_INPUT_
####################

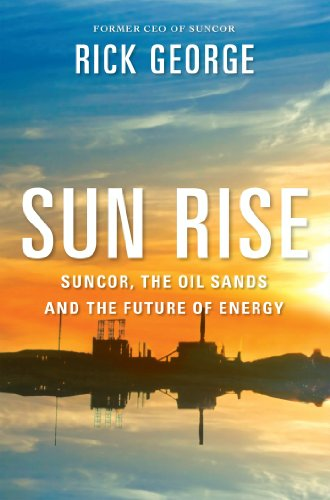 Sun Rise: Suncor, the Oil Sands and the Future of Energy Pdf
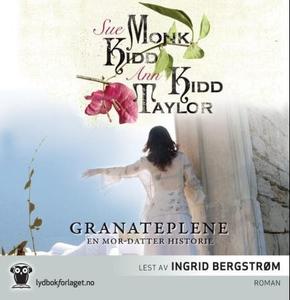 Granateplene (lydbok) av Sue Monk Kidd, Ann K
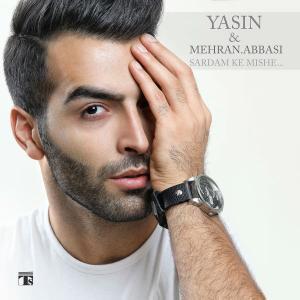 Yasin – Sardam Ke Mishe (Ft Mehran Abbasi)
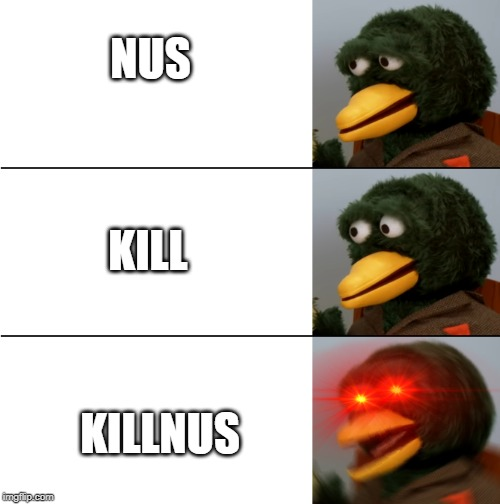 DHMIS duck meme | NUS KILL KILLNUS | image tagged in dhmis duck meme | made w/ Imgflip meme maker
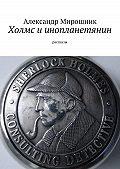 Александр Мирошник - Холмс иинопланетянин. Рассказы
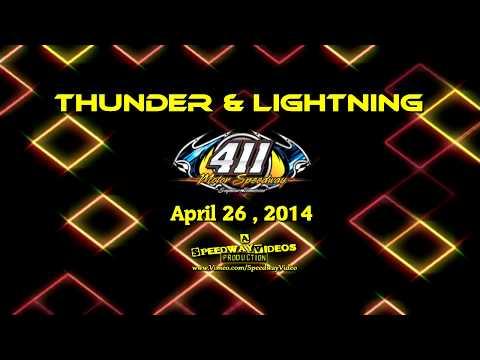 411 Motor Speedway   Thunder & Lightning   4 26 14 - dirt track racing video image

####################

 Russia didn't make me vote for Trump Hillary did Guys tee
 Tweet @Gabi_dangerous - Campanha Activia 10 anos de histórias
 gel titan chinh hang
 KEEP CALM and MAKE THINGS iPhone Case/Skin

####################

Everything from the line with "Russia didn't make" through the line with "KEEP CALM and MAKE THINGS iPhone Case/Skin" should be written out exactly as it appears above, end lines included, and nothing outside that range.

 Russia didn't make me vote for Trump Hillary did Guys tee
 Tweet @Gabi_dangerous - Campanha Activia 10 anos de histórias
 gel titan chinh hang
 KEEP CALM and MAKE THINGS iPhone Case/Skin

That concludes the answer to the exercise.